* Exercise directions:
Please output the entries below from the line that contains "In terms of elevation, which of" through the final line, reproduced exactly and alone.

(Rows from a spatial reasoning dataset)
______________________________

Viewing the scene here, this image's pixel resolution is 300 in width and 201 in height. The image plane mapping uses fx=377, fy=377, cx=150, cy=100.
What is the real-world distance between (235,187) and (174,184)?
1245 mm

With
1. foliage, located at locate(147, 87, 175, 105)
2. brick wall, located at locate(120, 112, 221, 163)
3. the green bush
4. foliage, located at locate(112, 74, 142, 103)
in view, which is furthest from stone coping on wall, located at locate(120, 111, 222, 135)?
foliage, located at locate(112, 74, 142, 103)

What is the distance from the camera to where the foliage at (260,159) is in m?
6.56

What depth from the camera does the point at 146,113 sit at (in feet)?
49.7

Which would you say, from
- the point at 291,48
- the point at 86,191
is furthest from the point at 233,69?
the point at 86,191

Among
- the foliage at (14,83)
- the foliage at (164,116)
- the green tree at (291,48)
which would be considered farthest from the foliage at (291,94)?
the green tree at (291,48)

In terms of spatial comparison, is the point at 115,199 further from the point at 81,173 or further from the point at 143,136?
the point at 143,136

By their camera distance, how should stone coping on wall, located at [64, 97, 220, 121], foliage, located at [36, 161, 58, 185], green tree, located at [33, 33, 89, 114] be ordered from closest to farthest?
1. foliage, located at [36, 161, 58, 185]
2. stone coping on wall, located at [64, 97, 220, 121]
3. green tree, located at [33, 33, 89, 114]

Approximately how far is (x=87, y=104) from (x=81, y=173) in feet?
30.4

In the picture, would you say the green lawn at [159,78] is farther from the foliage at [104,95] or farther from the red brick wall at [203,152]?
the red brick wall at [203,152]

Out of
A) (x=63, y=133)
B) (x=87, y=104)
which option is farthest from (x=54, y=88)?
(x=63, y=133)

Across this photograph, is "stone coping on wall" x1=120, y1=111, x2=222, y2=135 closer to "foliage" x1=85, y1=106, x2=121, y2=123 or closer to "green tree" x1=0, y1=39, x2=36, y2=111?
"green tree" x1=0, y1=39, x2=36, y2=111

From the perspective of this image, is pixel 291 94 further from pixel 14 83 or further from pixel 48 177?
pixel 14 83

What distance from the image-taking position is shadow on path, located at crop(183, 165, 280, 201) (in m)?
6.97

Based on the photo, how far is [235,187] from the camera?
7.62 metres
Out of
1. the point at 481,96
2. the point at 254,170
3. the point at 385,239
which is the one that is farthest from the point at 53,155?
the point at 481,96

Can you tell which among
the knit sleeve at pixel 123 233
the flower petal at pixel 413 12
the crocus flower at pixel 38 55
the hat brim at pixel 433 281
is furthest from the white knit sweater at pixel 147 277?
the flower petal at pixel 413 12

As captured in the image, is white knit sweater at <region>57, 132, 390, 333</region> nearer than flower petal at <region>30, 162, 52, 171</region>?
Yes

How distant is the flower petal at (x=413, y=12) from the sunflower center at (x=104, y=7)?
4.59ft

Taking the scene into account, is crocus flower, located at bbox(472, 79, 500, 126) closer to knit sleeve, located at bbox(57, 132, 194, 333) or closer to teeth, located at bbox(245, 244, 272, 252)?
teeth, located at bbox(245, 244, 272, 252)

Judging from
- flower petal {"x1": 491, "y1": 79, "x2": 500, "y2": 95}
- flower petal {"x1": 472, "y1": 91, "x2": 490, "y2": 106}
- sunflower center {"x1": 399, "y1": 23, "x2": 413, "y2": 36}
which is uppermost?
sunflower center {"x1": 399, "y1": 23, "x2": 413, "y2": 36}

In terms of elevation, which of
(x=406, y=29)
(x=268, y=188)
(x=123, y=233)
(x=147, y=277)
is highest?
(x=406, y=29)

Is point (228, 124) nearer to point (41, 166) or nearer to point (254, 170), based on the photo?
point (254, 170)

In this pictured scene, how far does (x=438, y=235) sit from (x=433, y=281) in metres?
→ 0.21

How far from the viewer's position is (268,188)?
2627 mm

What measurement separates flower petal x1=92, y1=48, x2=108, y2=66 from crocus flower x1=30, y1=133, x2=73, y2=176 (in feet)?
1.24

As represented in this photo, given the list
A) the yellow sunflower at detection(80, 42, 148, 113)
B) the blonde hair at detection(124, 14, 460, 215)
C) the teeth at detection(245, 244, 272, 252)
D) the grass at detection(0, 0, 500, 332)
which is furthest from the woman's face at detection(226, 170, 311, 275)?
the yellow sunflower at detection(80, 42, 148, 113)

______________________________

* Final answer:
In terms of elevation, which of
(x=406, y=29)
(x=268, y=188)
(x=123, y=233)
(x=147, y=277)
is highest?
(x=406, y=29)

Is point (228, 124) nearer to point (41, 166) or nearer to point (254, 170), based on the photo?
point (254, 170)

In this pictured scene, how far does (x=438, y=235) sit from (x=433, y=281) in metres?
→ 0.21

How far from the viewer's position is (268,188)?
2627 mm

What measurement separates flower petal x1=92, y1=48, x2=108, y2=66 from crocus flower x1=30, y1=133, x2=73, y2=176 (in feet)?
1.24

As represented in this photo, given the list
A) the yellow sunflower at detection(80, 42, 148, 113)
B) the blonde hair at detection(124, 14, 460, 215)
C) the teeth at detection(245, 244, 272, 252)
D) the grass at detection(0, 0, 500, 332)
which is furthest from the woman's face at detection(226, 170, 311, 275)?
the yellow sunflower at detection(80, 42, 148, 113)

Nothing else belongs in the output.